» **Supplied data**
────────────────────────────────────────
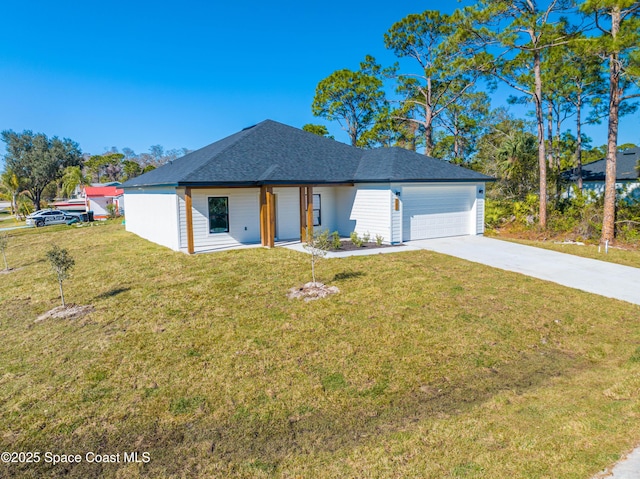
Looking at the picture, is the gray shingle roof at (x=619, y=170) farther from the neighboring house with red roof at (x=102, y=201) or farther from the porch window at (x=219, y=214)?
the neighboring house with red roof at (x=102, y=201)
────────────────────────────────────────
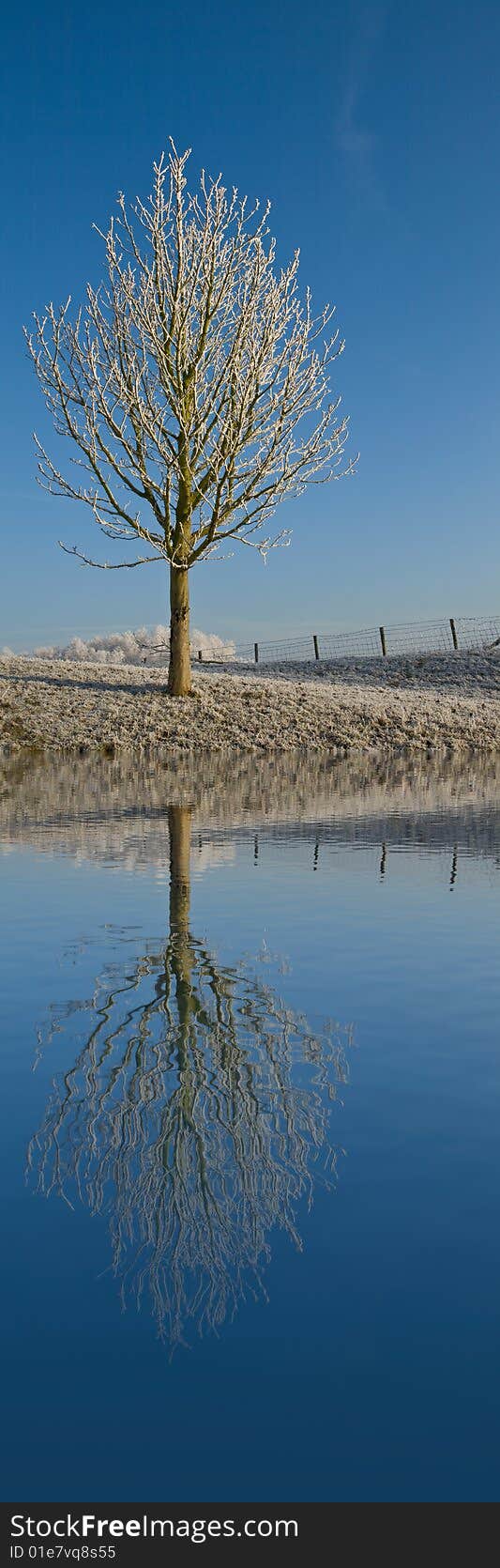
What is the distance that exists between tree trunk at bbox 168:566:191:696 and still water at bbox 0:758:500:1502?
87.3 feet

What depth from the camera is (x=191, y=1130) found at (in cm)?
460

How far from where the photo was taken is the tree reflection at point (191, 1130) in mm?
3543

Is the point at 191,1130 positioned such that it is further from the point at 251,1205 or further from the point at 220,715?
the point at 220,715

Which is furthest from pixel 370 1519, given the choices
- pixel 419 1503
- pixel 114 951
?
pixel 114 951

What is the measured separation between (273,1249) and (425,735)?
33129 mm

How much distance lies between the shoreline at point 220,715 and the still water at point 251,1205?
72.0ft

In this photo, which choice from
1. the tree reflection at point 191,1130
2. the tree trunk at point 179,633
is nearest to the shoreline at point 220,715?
────────────────────────────────────────
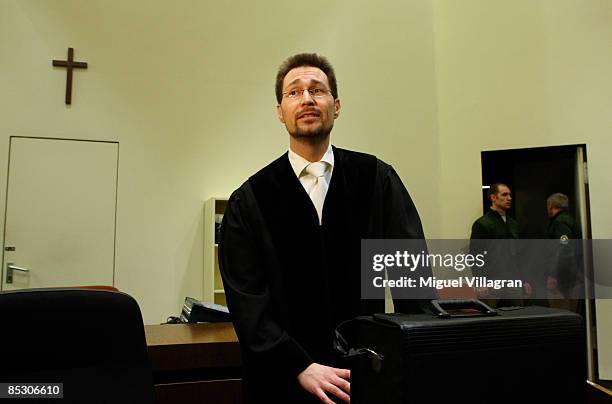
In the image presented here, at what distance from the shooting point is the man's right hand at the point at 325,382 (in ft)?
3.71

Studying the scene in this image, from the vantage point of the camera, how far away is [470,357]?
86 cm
────────────────────────────────────────
» **Exercise goal**
Find every line in the records above that contains the word "water", and copy each of those lines.

» **Solution for this task**
What is the distance that exists between tree trunk at bbox 168:566:191:696 and still water at bbox 0:758:500:1502?
How much distance lies between the shoreline at point 220,715 and the still water at point 251,1205?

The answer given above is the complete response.